Comment: It is also well known that food habits affect mental performance. The diet and lifestyle management need to be elaborated.

Response: Thank you for your valuable comments. Our education program also included diet and lifestyle management to prevent cognitive decline. Regarding diet, we recommended consuming foods that support cognitive function, such as fruits, fatty fish, whole grains, vegetables, soy products, and legumes, while limiting intake of sweeteners, unhealthy fats, and refined carbohydrates that can impair cognitive function. Lifestyle management involved managing underlying conditions that can contribute to cognitive impairment, such as hypertension, diabetes, and dyslipidemia, as well as stress management, cognitive training, abstaining from smoking and excessive alcohol consumption, and maintaining close social ties with family and others. We revised the intervention subsection accordingly as follows: “ Dietary recommendations emphasized the consumption of nutrient-rich foods beneficial for cognitive function, such as fruits, fatty fish (e.g., salmon, mackerel, sardines), whole grains, vegetables, soy products, and legumes, while advising participants to limit the intake of sweeteners, unhealthy fats, and refined carbohydrates that may negatively affect cognition. Lifestyle management focused on modifiable risk factors, including the management of underlying conditions such as hypertension, diabetes, and dyslipidemia, stress management, cognitive training, smoking cessation, alcohol avoidance, and maintaining social engagement with family and community members. These guidelines were delivered through individual educational sessions (10–20 minutes) during each visit, supplemented by a standardized brochure based on the dementia guidebook published by the Ministry of Health and Welfare in Korea. However, adherence to these recommendations was not actively monitored during the study.” (Page 9, line 189–200)

Comment: In a 24-week study, how was compliance ensured? Were the participants contacted at regular intervals to remind them to take the supplements?

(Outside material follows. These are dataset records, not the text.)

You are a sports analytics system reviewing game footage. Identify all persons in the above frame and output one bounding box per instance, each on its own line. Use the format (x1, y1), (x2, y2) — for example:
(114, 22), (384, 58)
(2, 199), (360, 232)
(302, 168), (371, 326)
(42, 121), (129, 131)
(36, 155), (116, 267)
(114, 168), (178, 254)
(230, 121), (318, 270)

Response: Thank you for your query. We ensured participant compliance through structured follow-ups and medication monitoring. The median medication compliance in both the CWBSD and control groups was 96.92%. To facilitate adherence, the CRC provided detailed explanations of visit schedules during each visit and reminded participants of upcoming appointments via phone calls one day prior to their visits. Participants visited the clinic every six weeks and received a six-week supply of the trial medication in a sealed box. To further ensure compliance, the CRC conducted at least one phone check between visits to monitor medication intake. Participants were also required to return any unused medication during their second to fifth visits, allowing adherence to be assessed through pill counts. We have revised the intervention subsection as follows: “The clinical research coordinator (CRC) conducted at least one phone check between visits to monitor medication intake, and participants were instructed to return any unused medication during their second to fifth visits. Adherence was assessed through pill counts to ensure compliance.” (Page 8, line 178–181)

Comment: How was safety ensured since the participants visited the hospital only after 12 weeks.

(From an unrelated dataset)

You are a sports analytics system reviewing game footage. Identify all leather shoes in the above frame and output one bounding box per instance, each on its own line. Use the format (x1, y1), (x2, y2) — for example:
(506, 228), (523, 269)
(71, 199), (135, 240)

Response: Thank you for your comments. We ensured participant safety through regular monitoring of adverse events and physiological parameters. Although hospital visits were scheduled every 6 weeks, safety was monitored continuously throughout the study. Participants were instructed to report any adverse events (AEs) or serious adverse events (SAEs) immediately to the clinical research coordinator (CRC) via phone. Additionally, the CRC conducted periodic phone follow-ups between visits to check for any health concerns or unexpected symptoms. After 24 weeks of treatment, we assessed safety by comparing blood chemistry parameters, blood pressure, pulse rate, and the incidence of AEs/SAEs between the two groups. No SAEs or drug-related AEs were reported. No significant drug-induced changes were observed in blood pressure, pulse rate, or blood chemistry parameters, except for a significant increase in potassium levels in the CWBSD group. However, this increase remained within the normal range. Given the study's duration and funding limitations, post-treatment follow-up was not conducted. Future studies are needed to evaluate the long-term safety of CWBSD in MCI patients beyond 24 weeks. We have revised the abstract and conclusion sections as follows:

Abstract

“We demonstrated that CWBSD treatment may be safe and did not significantly improve cognitive function, quality of life, daily activities, or depression among individuals with MCI.” (Page 2, line 41–44)

Conclusion

“Our results suggest that a 24-week course of CWBSD treatment was well tolerated, with no observed drug-related adverse events or significant drug-induced alterations in blood pressure, pulse rate, or blood chemistry parameters.” (Page 20, line 411–413)

Comment: Results

At what stage did the participants drop out of the trial. Only 38 participants completed the study. The numbers used for analysis is very small. How could the data for 48 participants be used for efficacy analysis?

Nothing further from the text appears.